▸ RECORDED INFORMATION:
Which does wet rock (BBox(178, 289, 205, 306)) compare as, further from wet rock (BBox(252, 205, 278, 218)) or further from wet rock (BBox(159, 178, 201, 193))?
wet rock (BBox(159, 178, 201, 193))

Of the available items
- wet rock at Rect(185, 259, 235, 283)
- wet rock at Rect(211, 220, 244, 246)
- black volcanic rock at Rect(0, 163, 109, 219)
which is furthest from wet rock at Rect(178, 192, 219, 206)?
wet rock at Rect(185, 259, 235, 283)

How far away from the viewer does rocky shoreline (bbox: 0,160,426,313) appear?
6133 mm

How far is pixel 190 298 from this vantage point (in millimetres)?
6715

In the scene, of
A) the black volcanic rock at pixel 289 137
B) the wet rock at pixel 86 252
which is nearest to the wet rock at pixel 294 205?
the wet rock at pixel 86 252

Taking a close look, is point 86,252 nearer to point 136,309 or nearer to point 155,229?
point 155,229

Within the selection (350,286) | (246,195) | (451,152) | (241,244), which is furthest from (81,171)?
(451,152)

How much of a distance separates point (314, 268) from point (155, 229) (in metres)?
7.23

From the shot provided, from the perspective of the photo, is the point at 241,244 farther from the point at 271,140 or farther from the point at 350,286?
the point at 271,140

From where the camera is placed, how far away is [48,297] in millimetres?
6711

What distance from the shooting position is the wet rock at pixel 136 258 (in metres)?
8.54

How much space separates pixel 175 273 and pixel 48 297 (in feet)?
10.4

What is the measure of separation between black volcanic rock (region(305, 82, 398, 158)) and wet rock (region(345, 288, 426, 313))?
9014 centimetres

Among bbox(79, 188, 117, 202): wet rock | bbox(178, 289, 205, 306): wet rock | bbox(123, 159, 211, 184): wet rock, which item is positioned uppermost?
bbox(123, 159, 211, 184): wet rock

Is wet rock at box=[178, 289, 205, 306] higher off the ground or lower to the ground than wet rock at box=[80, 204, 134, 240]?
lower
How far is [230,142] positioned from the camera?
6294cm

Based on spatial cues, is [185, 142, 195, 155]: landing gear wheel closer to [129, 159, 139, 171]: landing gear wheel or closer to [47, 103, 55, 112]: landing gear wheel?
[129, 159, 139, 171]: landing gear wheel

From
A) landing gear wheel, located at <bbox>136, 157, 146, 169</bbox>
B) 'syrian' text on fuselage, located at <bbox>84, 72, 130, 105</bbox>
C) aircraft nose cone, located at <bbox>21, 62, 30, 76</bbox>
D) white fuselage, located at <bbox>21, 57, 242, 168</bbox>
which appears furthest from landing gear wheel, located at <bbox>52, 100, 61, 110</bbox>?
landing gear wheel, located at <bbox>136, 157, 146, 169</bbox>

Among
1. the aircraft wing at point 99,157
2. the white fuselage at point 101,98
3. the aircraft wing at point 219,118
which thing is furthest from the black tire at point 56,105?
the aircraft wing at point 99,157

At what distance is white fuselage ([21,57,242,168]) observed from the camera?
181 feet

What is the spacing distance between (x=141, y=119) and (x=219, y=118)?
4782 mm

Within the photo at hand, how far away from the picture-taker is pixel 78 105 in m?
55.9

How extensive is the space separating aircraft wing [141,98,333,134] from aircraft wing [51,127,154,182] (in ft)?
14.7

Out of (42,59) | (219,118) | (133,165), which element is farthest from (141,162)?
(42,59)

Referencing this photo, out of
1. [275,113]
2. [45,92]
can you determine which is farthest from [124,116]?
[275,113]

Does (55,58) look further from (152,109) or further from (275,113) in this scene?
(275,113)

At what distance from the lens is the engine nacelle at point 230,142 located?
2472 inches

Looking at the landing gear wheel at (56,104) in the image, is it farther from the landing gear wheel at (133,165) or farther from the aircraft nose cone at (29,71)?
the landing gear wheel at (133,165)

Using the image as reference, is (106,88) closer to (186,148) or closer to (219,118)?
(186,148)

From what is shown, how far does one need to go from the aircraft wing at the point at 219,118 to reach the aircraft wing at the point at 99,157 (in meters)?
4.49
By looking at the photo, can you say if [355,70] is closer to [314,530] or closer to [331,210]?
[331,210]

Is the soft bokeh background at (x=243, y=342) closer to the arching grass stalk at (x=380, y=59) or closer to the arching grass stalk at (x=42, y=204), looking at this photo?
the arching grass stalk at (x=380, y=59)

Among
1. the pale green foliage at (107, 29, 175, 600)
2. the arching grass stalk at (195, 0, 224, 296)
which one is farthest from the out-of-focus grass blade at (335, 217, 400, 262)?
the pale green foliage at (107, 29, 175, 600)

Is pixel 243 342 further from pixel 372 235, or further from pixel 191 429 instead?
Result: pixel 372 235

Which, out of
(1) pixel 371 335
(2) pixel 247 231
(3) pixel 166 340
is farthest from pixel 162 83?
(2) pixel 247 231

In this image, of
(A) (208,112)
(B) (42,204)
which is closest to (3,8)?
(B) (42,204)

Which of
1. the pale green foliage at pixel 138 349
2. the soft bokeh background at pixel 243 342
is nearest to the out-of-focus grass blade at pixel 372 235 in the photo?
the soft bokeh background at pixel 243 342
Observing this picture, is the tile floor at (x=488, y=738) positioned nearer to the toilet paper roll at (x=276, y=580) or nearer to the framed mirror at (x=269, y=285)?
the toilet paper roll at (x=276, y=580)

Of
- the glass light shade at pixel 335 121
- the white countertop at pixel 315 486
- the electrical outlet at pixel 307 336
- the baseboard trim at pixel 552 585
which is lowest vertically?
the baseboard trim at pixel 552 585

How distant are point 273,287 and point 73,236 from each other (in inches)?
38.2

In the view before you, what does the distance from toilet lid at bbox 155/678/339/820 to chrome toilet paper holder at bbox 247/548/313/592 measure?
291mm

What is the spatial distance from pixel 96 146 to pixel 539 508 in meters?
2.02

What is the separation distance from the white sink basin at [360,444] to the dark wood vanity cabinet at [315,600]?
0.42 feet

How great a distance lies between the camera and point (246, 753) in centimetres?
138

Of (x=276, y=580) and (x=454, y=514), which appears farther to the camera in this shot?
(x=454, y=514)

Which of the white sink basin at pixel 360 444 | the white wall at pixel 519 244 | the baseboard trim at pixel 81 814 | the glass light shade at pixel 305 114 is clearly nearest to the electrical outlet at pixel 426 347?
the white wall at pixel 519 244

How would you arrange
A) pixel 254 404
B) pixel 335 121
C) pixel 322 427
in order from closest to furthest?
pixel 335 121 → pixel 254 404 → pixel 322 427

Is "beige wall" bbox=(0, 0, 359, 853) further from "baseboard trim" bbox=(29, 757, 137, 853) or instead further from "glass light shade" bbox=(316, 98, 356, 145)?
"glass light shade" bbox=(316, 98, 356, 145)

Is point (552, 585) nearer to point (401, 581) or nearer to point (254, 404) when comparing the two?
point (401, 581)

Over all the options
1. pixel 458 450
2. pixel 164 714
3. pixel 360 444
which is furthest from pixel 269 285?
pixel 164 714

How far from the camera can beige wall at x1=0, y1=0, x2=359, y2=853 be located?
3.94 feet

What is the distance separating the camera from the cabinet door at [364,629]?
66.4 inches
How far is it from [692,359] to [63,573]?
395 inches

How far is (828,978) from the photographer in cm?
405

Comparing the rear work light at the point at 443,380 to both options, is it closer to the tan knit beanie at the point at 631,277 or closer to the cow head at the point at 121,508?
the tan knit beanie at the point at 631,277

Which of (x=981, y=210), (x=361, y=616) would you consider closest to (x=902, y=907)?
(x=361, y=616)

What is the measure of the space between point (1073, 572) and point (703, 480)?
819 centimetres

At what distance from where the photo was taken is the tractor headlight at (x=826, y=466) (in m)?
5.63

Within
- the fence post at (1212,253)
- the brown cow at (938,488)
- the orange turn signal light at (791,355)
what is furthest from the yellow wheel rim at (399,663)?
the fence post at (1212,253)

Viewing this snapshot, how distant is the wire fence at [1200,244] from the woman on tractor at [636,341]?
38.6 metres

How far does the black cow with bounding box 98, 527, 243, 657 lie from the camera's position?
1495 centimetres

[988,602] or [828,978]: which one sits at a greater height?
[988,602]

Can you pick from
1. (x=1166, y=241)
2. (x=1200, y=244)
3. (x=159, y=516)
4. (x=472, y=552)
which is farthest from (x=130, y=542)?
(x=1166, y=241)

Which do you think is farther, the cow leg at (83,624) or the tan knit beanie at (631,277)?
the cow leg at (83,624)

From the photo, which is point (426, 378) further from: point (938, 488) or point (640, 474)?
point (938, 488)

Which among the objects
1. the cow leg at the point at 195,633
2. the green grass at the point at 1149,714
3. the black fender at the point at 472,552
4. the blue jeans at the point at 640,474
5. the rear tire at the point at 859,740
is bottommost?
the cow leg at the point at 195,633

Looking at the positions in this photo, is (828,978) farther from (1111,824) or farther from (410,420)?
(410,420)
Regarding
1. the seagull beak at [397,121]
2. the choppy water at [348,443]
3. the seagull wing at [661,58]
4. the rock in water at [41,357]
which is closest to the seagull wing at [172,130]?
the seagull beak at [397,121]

▸ SHORT TASK: Exactly and exclusively, repeat the lines from the line that contains "Viewing this snapshot, how" through the end of the records, both ends included.

▸ COMPLETED EXERCISE:
Viewing this snapshot, how distant is the wire fence at [1200,244] from the woman on tractor at [636,341]?
38.6 metres

How far does the black cow with bounding box 98, 527, 243, 657 lie from the camera's position?
1495 centimetres

[988,602] or [828,978]: which one sits at a greater height?
[988,602]

Can you pick from
1. (x=1166, y=241)
2. (x=1200, y=244)
3. (x=159, y=516)
4. (x=472, y=552)
which is farthest from (x=130, y=542)?
(x=1166, y=241)

Which do you think is farther, the cow leg at (83,624) or the tan knit beanie at (631,277)?
the cow leg at (83,624)

From the photo, which is point (426, 378) further from: point (938, 488) or point (640, 474)?
point (938, 488)

Which among the objects
1. the cow leg at the point at 195,633
2. the green grass at the point at 1149,714
3. the black fender at the point at 472,552
4. the blue jeans at the point at 640,474
5. the rear tire at the point at 859,740
is bottommost?
the cow leg at the point at 195,633

Looking at the positions in this photo, is (828,978) farther from (1111,824) or farther from (410,420)?
(410,420)
Regarding
1. the seagull beak at [397,121]
2. the choppy water at [348,443]
3. the seagull wing at [661,58]
4. the rock in water at [41,357]
which is closest to the seagull wing at [172,130]?
the seagull beak at [397,121]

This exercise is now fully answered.